Она отвернулась. Не собирается она показать Уоддингтону, что его слова могут больно задеть ее.
— Сдается мне, что мой муж вам не очень нравится,— съязвила она.
— Я его уважаю. Он умен и с характером, а это, поверьте, весьма необычное сочетание. Чем он здесь занят, вы, вероятно, не знаете, ведь он, как я подозреваю, не склонен посвящать вас в свои дела. Если возможно, чтобы один человек положил конец этой злосчастной эпидемии, он это сделает. Он лечит больных, наводит в городе чистоту, пытается обеззараживать питьевую воду. По двадцать раз в день рискует жизнью. Полковника Ю он так прибрал к рукам, что тот предоставил ему солдат в полное распоряжение. Он даже городского голову взбодрил, и старик пытается кое-что предпринимать. А монахини в нем души не чают, для них он герой.
— А для вас нет?
— Строго говоря, ведь это не его работа. Он бактериолог. Никто не заставлял его сюда ехать. И не кажется мне, что им движет сострадание ко всем этим умирающим китайцам. Уотсон был не такой. Тот любил людей. Хоть он и был миссионером,
— Вы его спросите.
— Мне интересно видеть вас вместе. Иногда я гадаю, как вы ведете себя наедине. При мне вы играете комедию, и очень плохо играете, черт подери. Если это лучшее, на что вы способны, ни вам, ни ему и тридцати шиллингов в неделю не положат в гастрольной поездке.
— Не пойму, о чем вы,— улыбнулась Китти, хотя уже знала, что ее показная фривольность его не обманывает.
— Вы красивая женщина. Странно, что муж никогда на вас не смотрит. Когда он к вам обращается, у него и голос становится чужой.
— Вы думаете, он меня не любит? — спросила она тихо и хрипло, вдруг отбросив легкомысленный тон.
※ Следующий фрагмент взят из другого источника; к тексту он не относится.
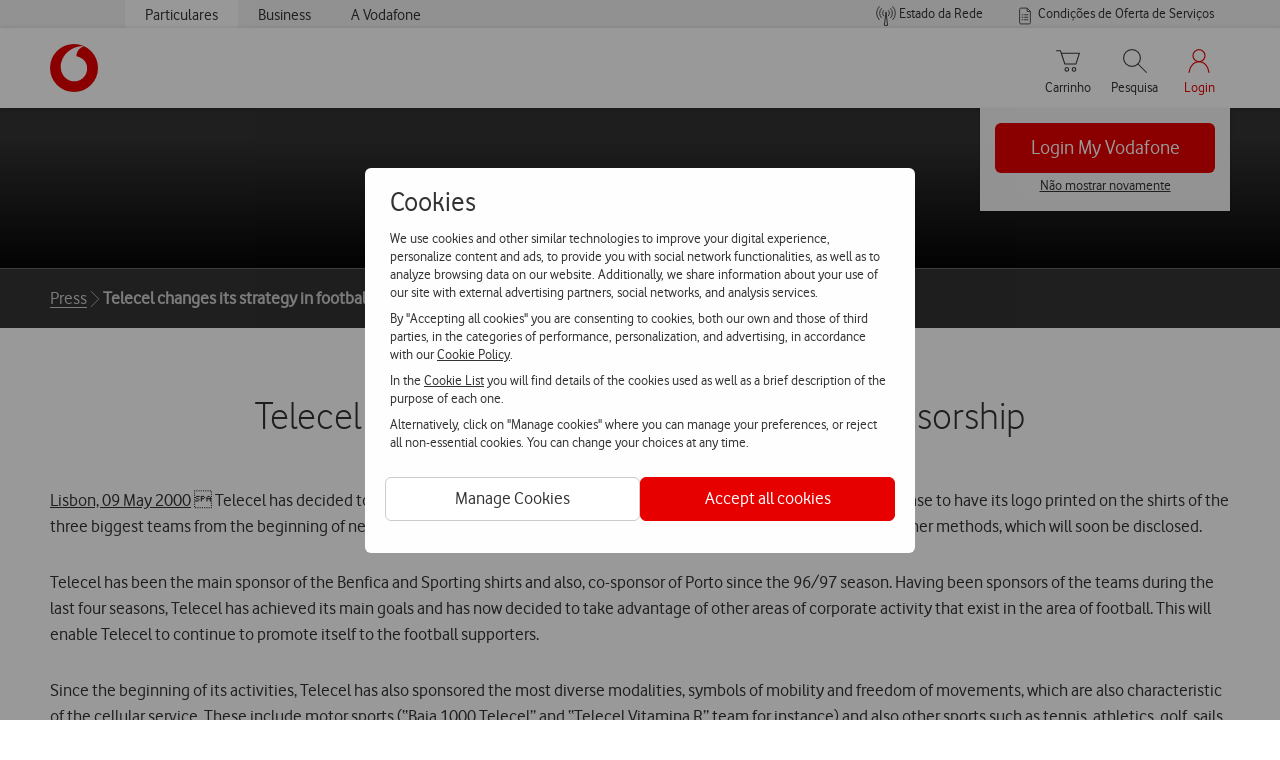

--- FILE ---
content_type: application/javascript
request_url: https://www.vodafone.pt/etc.clientlibs/digital-commons/components/content/structure/vf_breadcrumb/clientlibs.min.js
body_size: -66
content:
var breadcrumb=new Vue({el:"#breadcrumb",methods:{goBack:function(){var a=window.location.pathname,b=a.lastIndexOf("/");a=a.substring(0,b);""!==a&&"/"!==a?window.location=a+".html":window.location.hostname.includes("my.vodafone.pt")?window.location="/home.html":window.location="/"},isPreviousToLast:function(a,b){return a==b-2},isLast:function(a,b){return a==b-1},styleBreadcrumbItem:function(){document.querySelectorAll(".breadcrumbs__item").forEach(function(a){1===a.childNodes.length&&a.childNodes[0].nodeType===
Node.TEXT_NODE&&(a.style.fontWeight=700)})}},mounted:function(){this.styleBreadcrumbItem()}});

--- FILE ---
content_type: application/javascript
request_url: https://tags.vodafone.pt/pt-universal/prod/utag.sync.js
body_size: 293
content:
//tealium universal tag - utag.sync ut4.0.202601192037, Copyright 2026 Tealium.com Inc. All Rights Reserved.
try{try{try{function getCampaignParamsFromURL(){const urlParams=new URLSearchParams(window.location.search);return{c_content:urlParams.get('c_content'),c_medium:urlParams.get('c_medium'),c_id:urlParams.get('c_id'),c_name:urlParams.get('c_name'),c_phase:urlParams.get('c_phase'),c_source:urlParams.get('c_source'),c_term:urlParams.get('c_term'),c_type:urlParams.get('c_type'),c_vtype:urlParams.get('vtype'),c_version:urlParams.get('c_version'),c_goal:urlParams.get('c_goal'),c_product:urlParams.get('c_product'),c_subproduct:urlParams.get('c_subproduct'),c_ad_set_id:urlParams.get('c_ad_set_id'),c_ad_id:urlParams.get('c_ad_id')};}
const campaignParams=getCampaignParamsFromURL();if(campaignParams.c_content||campaignParams.c_medium||campaignParams.c_id||campaignParams.c_name||campaignParams.c_phase||campaignParams.c_source||campaignParams.c_term||campaignParams.c_type||campaignParams.c_vtype||campaignParams.c_version||campaignParams.c_goal||campaignParams.c_product||campaignParams.c_subproduct||campaignParams.c_ad_set_id||campaignParams.c_ad_id){campaignParams.entry_url=document.location.href;sessionStorage.setItem('campaignParams',JSON.stringify(campaignParams));}}catch(e){console.log(e.message);}}catch(e){console.log(e)}}catch(e){console.log(e);}

--- FILE ---
content_type: text/plain; charset=utf-8
request_url: https://wwe2.byside.com/socket.io/1/?t=1769002460274
body_size: 741
content:
QxnxSRo9W-df_zJh2PK2:25:30:websocket,xhr-polling

--- FILE ---
content_type: application/javascript
request_url: https://www.vodafone.pt/etc.clientlibs/digital-commons/clientlibs/common/stores/basketStore.min.js
body_size: 496
content:
var basketModule={namespaced:!0,state:{basket:{},basketUpdated:Boolean,basketUpdatedSource:String,delivery:void 0,checkout:void 0,checkoutBackup:void 0,anyShippingMethodAvailable:void 0},mutations:{set:function(a,b){a.basket=b;a.basketUpdated=!1;a=document.location.hostname;-1!=a.indexOf(".")&&(a=a.substr(a.indexOf("."),a.length));Cookies.set("basketItemsNumber",this.getters["basket/counter"],{domain:a,expires:15,secure:isNotLocalEnvironment})},basketUpdated:function(a,b){var c=b.source;a.basket=
b.basket;a.basketUpdated=!0;a.basketUpdatedSource=c?c:"";a=document.location.hostname;-1!=a.indexOf(".")&&(a=a.substr(a.indexOf("."),a.length));Cookies.set("basketItemsNumber",this.getters["basket/counter"],{domain:a,expires:15,secure:isNotLocalEnvironment})},setDeliveryCost:function(a,b){a.delivery=b},setTotalPrice:function(a,b){a.checkout=b},setTotalPriceBackup:function(a,b){a.checkoutBackup=b},setAnyShippingMethodAvailable:function(a,b){a.anyShippingMethodAvailable=b}},getters:{basket:function(a){return a.basket},
basketUpdated:function(a){return a.basketUpdated},counter:function(a){var b=0;a&&a.basket&&a.basket.cartItems&&0<a.basket.cartItems.length&&a.basket.cartItems.forEach(function(a){a&&a.quantity&&(b+=parseInt(a.quantity))});return parseInt(b)},isCVBasket:function(a){var b=!1;a&&a.basket&&a.basket.cartTotalPrice&&0<a.basket.cartTotalPrice.length&&a.basket.cartTotalPrice.forEach(function(a){a&&a.unitOfMeasure&&"POINTS"===a.price.taxIncludedAmount.unit&&(b=!0)});return b},totalEURValue:function(a){var b=
0;a&&a.checkout&&0<a.checkout.length?a.checkout.forEach(function(a){a&&a.unitOfMeasure&&"EUR"===a.price.taxIncludedAmount.unit&&"ONETIME"===a.priceType&&a.price&&a.price.taxIncludedAmount&&a.price.taxIncludedAmount.value&&(b=a.price.taxIncludedAmount.value)}):a&&a.basket&&a.basket.cartTotalPrice&&0<a.basket.cartTotalPrice.length&&a.basket.cartTotalPrice.forEach(function(a){a&&a.unitOfMeasure&&"EUR"===a.price.taxIncludedAmount.unit&&a.price&&a.price.taxIncludedAmount&&a.price.taxIncludedAmount.value&&
"ONETIME"===a.priceType&&(b=a.price.taxIncludedAmount.value)});return b},totalEURDutyFreeValue:function(a){var b=0;a&&a.checkout&&0<a.checkout.length?a.checkout.forEach(function(a){a&&a.unitOfMeasure&&"EUR"===a.price.dutyFreeAmount.unit&&"ONETIME"===a.priceType&&a.price&&a.price.dutyFreeAmount&&a.price.dutyFreeAmount.value&&(b=a.price.dutyFreeAmount.value)}):a&&a.basket&&a.basket.cartTotalPrice&&0<a.basket.cartTotalPrice.length&&a.basket.cartTotalPrice.forEach(function(a){a&&a.unitOfMeasure&&"EUR"===
a.price.dutyFreeAmount.unit&&a.price&&a.price.dutyFreeAmount&&a.price.dutyFreeAmount.value&&"ONETIME"===a.priceType&&(b=a.price.dutyFreeAmount.value)});return b},totalPOINTSValue:function(a){var b=0;a&&a.checkout&&0<a.checkout.length&&a.checkout.forEach(function(a){a&&a.unitOfMeasure&&"POINTS"===a.price.dutyFreeAmount.unit&&a.price&&a.price.dutyFreeAmount&&a.price.dutyFreeAmount.value&&"ONETIME"===a.priceType&&(b+=a.price.dutyFreeAmount.value)});a&&a.basket&&a.basket.cartTotalPrice&&0<a.basket.cartTotalPrice.length&&
a.basket.cartTotalPrice.forEach(function(a){a&&a.unitOfMeasure&&"POINTS"===a.price.dutyFreeAmount.unit&&a.price&&a.price.dutyFreeAmount&&a.price.dutyFreeAmount.value&&"ONETIME"===a.priceType&&(b+=a.price.dutyFreeAmount.value)});return b},deliveryCost:function(a){return a&&a.delivery?a.delivery.costZero?"0":a.delivery.price.taxIncludedAmount.value:"-"},deliveryCostDutyFree:function(a){return a&&a.delivery?a.delivery.costZero?"0":a.delivery.price.dutyFreeAmount.value:"-"},isAnyShippingMethodAvailable:function(a){return a.anyShippingMethodAvailable},
getVoucherValueDutyFreeAmount:function(a){var b=0;a&&a.checkout&&0<a.checkout.length&&a.checkout.forEach(function(a){a&&a.unitOfMeasure&&"EUR"===a.price.dutyFreeAmount.unit&&a.priceAlteration&&0<a.priceAlteration.length&&a.priceAlteration[0].price&&a.priceAlteration[0].price.dutyFreeAmount&&(b=a.priceAlteration[0].price.dutyFreeAmount.value)});return b},getVoucherValueTaxIncludedAmount:function(a){var b=0;a&&a.checkout&&0<a.checkout.length&&a.checkout.forEach(function(a){a&&a.unitOfMeasure&&"EUR"===
a.price.taxIncludedAmount.unit&&a.priceAlteration&&0<a.priceAlteration.length&&a.priceAlteration[0].price&&a.priceAlteration[0].price.taxIncludedAmount&&(b=a.priceAlteration[0].price.taxIncludedAmount.value)});return b},getVoucherCode:function(a){var b="";a&&a.checkout&&0<a.checkout.length&&a.checkout.forEach(function(a){a&&a.priceAlteration&&0<a.priceAlteration.length&&a.priceAlteration.forEach(function(a){"VOUCHER"===a.priceType&&(b=a.name)})});return b}}},basketStore=new Vuex.Store({modules:{basket:basketModule}});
— Не знаю. То ли вы ему так противны, что он не может к вам подойти без содрогания, то ли он сохнет от любви, которую по каким-то причинам считает нужным скрывать. Я уж спрашивал себя, не в порядке ли самоубийства вы оба сюда приехали.
Китти еще во время эпизода с салатом заметила, как удивился Уоддингтон и как испытующе потом оглядел их.
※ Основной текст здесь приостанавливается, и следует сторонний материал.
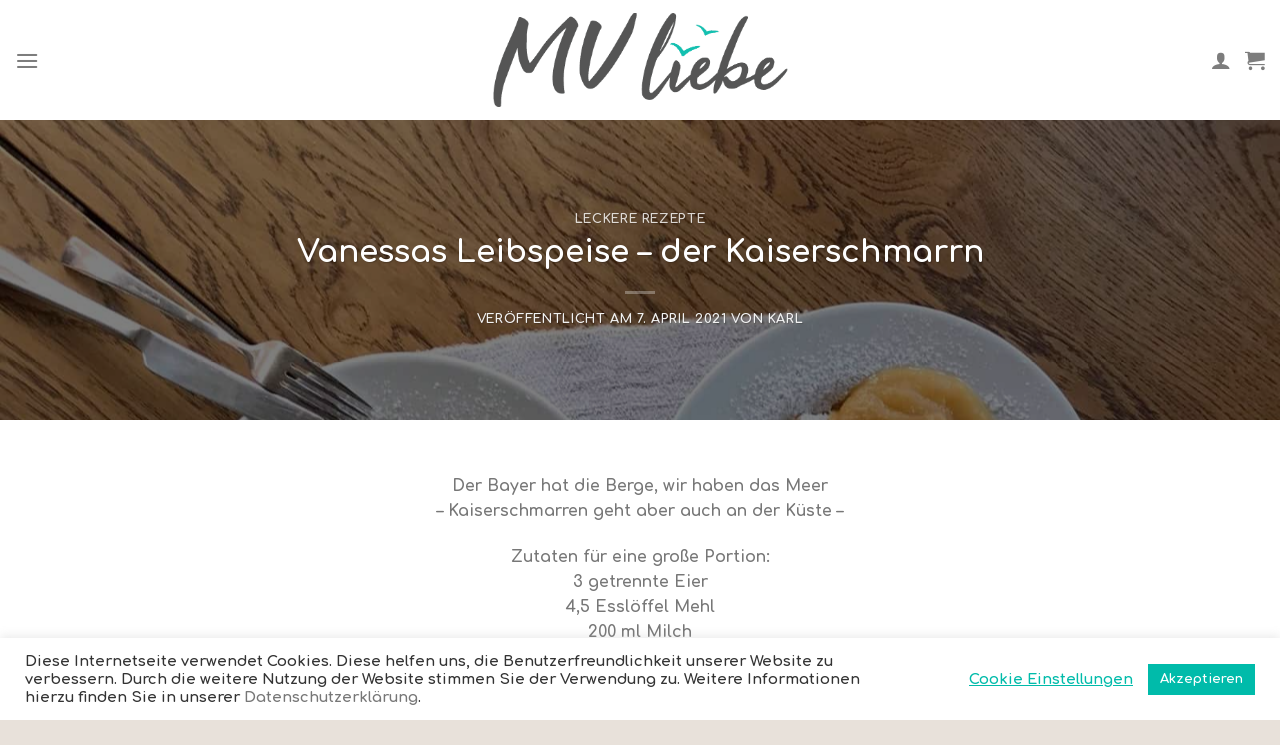

--- FILE ---
content_type: application/javascript; charset=utf-8
request_url: https://mvliebe.de/wp-content/cache/min/1/p/woocommerce/8.7.2/assets/js/frontend/order-attribution.min.js?ver=1766452496
body_size: 242
content:
!function(n){"use strict";const t=n.params,o=document.querySelector.bind(document),e=(n,t)=>t.split(".").reduce((n,t)=>n&&n[t],n),i=()=>null,c="wc/store/checkout";function s(){const o=t.allowTracking?e:i,c=Object.entries(n.fields).map(([n,t])=>[n,o(sbjs.get,t)]);return Object.fromEntries(c)}function a(e){if(o(`input[name^="${t.prefix}"]`))for(const i of Object.keys(n.fields))o(`input[name="${t.prefix}${i}"]`).value=e&&e[i]||""}function d(n){window.wp&&window.wp.data&&window.wp.data.dispatch&&window.wc&&window.wc.wcBlocksData&&window.wp.data.dispatch(window.wc.wcBlocksData.CHECKOUT_STORE_KEY).__internalSetExtensionData("woocommerce/order-attribution",n,!0)}if(n.setOrderTracking=function(n){t.allowTracking=n,n?sbjs.init({lifetime:Number(t.lifetime),session_length:Number(t.session),timezone_offset:"0"}):function(){const n=window.location.hostname;["sbjs_current","sbjs_current_add","sbjs_first","sbjs_first_add","sbjs_session","sbjs_udata","sbjs_migrations","sbjs_promo"].forEach(t=>{document.cookie=`${t}=; path=/; max-age=-999; domain=.${n};`})}();const o=s();a(o),d(o)},n.setOrderTracking(t.allowTracking),null!==o("form.woocommerce-checkout")){const n=document.body.oninit_checkout;document.body.oninit_checkout=(()=>{a(s()),n&&n()})}function r(){if(window.wp&&window.wp.data&&"function"==typeof window.wp.data.subscribe){const n=window.wp.data.subscribe(function(){n(),d(s())},c)}}"loading"===document.readyState?document.addEventListener("DOMContentLoaded",r):r()}(window.wc_order_attribution)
— По-моему, вы придаете слишком большое значение нескольким листикам латука,— пошутила она и тут же встала.— Пошли домой? Вы наверняка соскучились по стаканчику виски с содовой.
— Вы-то, во всяком случае, не героиня. Вы напуганы до смерти. Вы уверены, что не хотите отсюда уехать?
— А вам какое дело?
— Я бы вам помог.
— Неужели выражение тайного горя, написанное на моем лице, и вас покорило? Взгляните на мой профиль, нос-то длинноват.
Он задумчиво поглядел на нее, и в его ярких глазах светилась лукавая насмешка, но рядом с ней, как тень, как отражение дерева в реке, у которой оно растет, была удивительная доброта. У Китти даже слезы на глаза навернулись.
— Вы не можете уехать?
— Не могу.
Они прошли под раскрашенными воротами и спустились с холма. Подходя к дому, опять увидели труп нищего. Уоддингтон взял ее под руку, но она высвободилась. Остановилась.
— Ужасно, правда?
— Что именно? Смерть?
— Да, все остальное кажется таким мелким, пошлым. Он и на человека не похож. Смотришь на него, и не верится, что когда-то был живой. А ведь еще не так давно он мальчонкой носился по холмам, запуская змея.
Она едва удержалась, чтобы не разрыдаться.
39
Несколько дней спустя Уоддингтон, сидя у Китти и потягивая из большого стакана виски с содовой, завел речь о монастыре.
— Тамошняя аббатиса — весьма примечательная женщина,— сказал он.— Сестры мне рассказывали, что она принадлежит к одному из знатнейших семейств Франции, но к какому — не говорят. Она, видите ли, не хочет, чтобы это стало известно.
— Что же вы ее не спросите, если это вас интересует? — улыбнулась Китти.
— Знали бы вы ее, вы бы поняли, что ей просто невозможно задавать нескромные вопросы.